Microbiologist remembers vlei of paradise

A map of Zandvlei from the youth of Dr Gerry Norris
The Marina da Gama waterway was a paradise in Dr Gerry Norris’s youth.

Microbiologist Dr Gerry Norris has a living memory of a wildly different Zandvlei to the current one.

He was also a member of the very first Save Zandvlei Action Committee in the early 1960s.

As a child – born in Fish Hoek and growing up in St James – he was enchanted by the clear waters and thriving aquatic life. By the age of 7 he was rowing and sailing the waters with his dad.

He describes it as glorious days on pristine, beautifully maintained waters and green edges.

“The water was so clear and clean that one could see the floor bed and the holes made by prawns in the sand. One could also see shoals of fish swimming. Sometimes fish would jump into boats causing temporary alarm as they thrashed around. It was a challenge getting them out of the yachts and returning them to the vlei waters; particularly while racing,” he said.

As a young adult, Dr Norris became highly active in yacht racing and went on to become provincial champion in all three of the Western, Eastern, and Orange Free State championships.

He became a South African dinghy champion twice and represented South Africa in world championships, on three continents.

“The championships in the United States and Australia when we managed to compete – notwithstanding boycotts against South Africa at the time – remains the most vivid in memory,” he said.

Then, at the age of 24, Dr Norris became the Imperial Yacht Club’s youngest ever commodore.

He successfully led a group of flag officers and general committee members approximately twice his own age, for about three years, before handing over the mantle.

In his early 30s, he opted to pursue his scientific studies with the same devotion he had given the waters of Zandvlei.

Today, as a microbiologist with decades of experience, he fears for the waters of his childhood paradise.

He says that unless massive change happens, no future generations will know the wonder of the waters that he and his generation did.
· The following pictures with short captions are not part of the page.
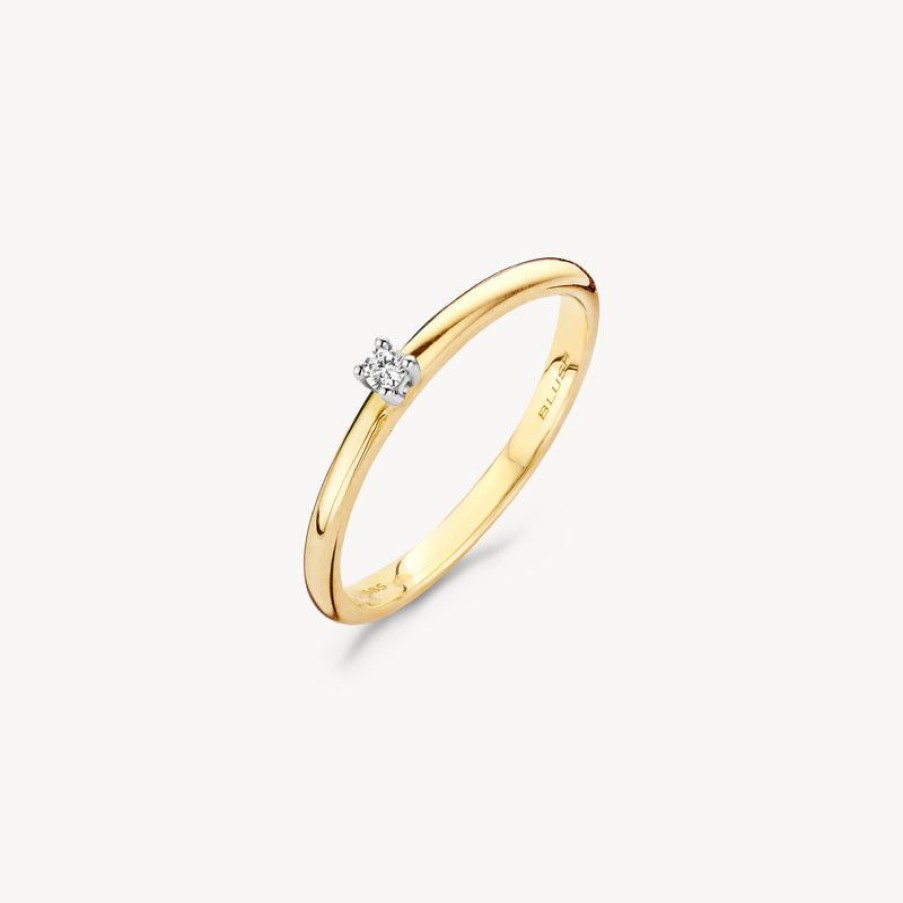 Rings Blush | 14K Yellow And White Gold With Diamond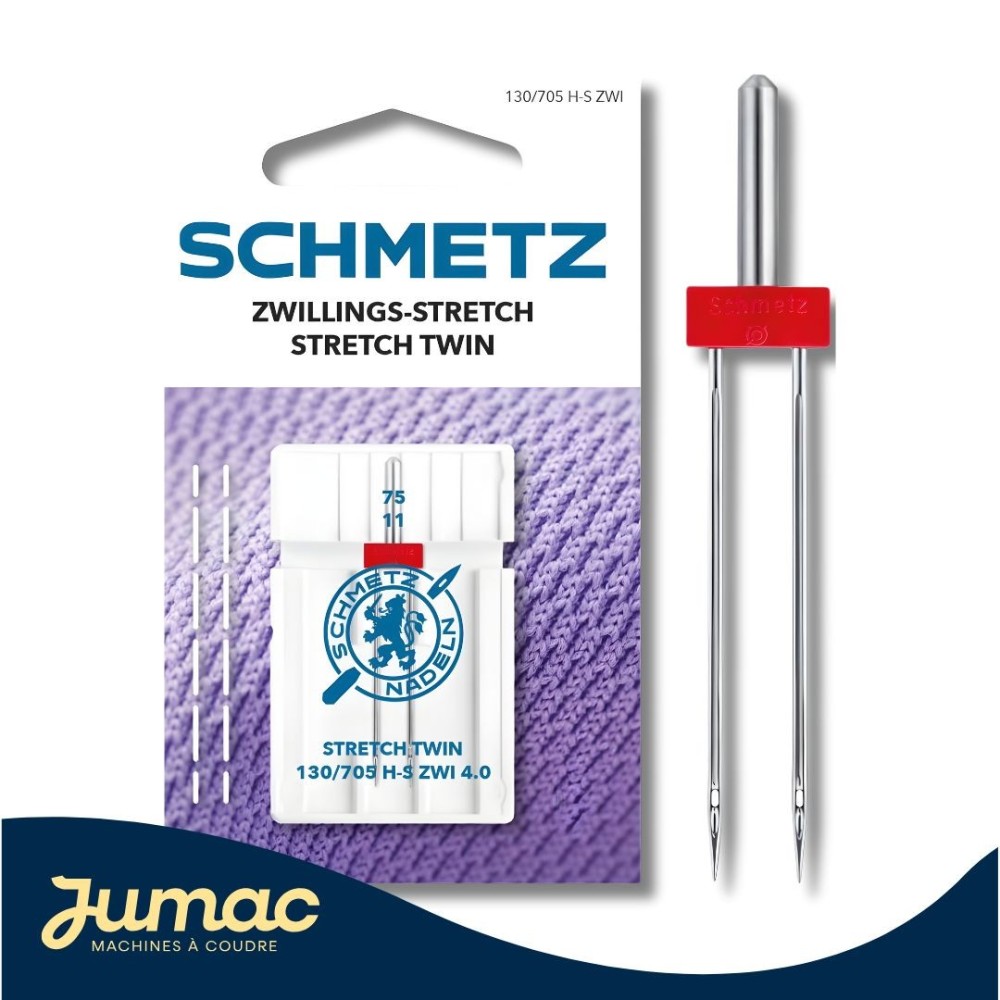 Aiguille double Stretch Schmetz 4,0 - 75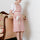Pink Toile de Jouy Waterproof Apron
He has worked in 15 countries in the Asia-Pacific Basin as well as in Europe and the United States where he lived and worked, twice.

He continued studying both full- and part-time during his active working life at a total of six universities internationally and taught at two more in recent years; with microbiology and related fields being his passion.

He is concerned about reports of E.coli being found in the waters.

“When discovered in water systems, particularly those of our beaches, vleis and dams this can signal a very serious call for alarm. The reason for this is that the presence of E coli in our water is a very strong indicator that it has been recently contaminated with and by faecal matter – be it animal or human. The higher the load (number) of bacteria in the water – the greater the need concern,” he said.

He said the major concern is what other micro-organisms might at the same time also be present in the water.

“Pathogens (disease causing organisms) carried in the digestive tract come in several shapes and forms: these include mainly bacteria, parasites and viruses. Thus, if E.coli is present in the water there is every chance that there may be other dangerous organisms including pathogens present as well. This could represent a problem for anyone drinking or coming in contact with the contaminated water,” he said.

Dr Norris remembers the dredging project undertaken in the mid-1950s when the council reclaimed the waters of Zandvlei from the white beach sand that had suffocated it during past decades, he said.

Countless tons of sand were removed during ensuing years from the bed and sides of Zandvlei – transforming it into what he called “a boaters and fisher persons aqua paradise”.

Three basins resulted during the process.

One became the home of the now rejuvenated Imperial Yacht Club, another the Zandvlei Marina, restaurant and tearoom.

The third, closer to Muizenberg, was intended to be a model yacht and scale-boat playground.

“Those early visionaries and councils deserve huge credit for their initiatives and hard work. Generations of Capetonians benefited from their vision, enterprise, leadership and old-fashioned hard work,” Dr Norris said.

Over the years, population and pollution increased and only some years later did the weeds become a problem, choking up the vlei to the point that sailing was almost impossible.

Dr Norris became part of the first Save Zandvlei Action Committee, a group formed to be the voice for the vlei.

The concerns for this committee were that not only was the vlei being choked and becoming un-navigable, but the oxygen was being depleted by the fast multiplying weed mass. Fish were dying in countless numbers, he said.

“Several meetings took place and after some time Council put their weight behind the initiative to save Zandvlei, again,” he said.

A strong floating weed cutter was purchased and the cutting team worked many long days to rid the vlei of the huge mass of aquatic growth. Front end loaders were called in to clear the weed, loading it onto ten-ton trucks for disposal.

“The time seems to have come again for Council to save the vlei yet again. From biohazards this time – and severe pollution. The question is, do they have ecological and political will now, to save the vlei; for the third time. If not, this will be a major ecological disaster; of massive proportions,” he said.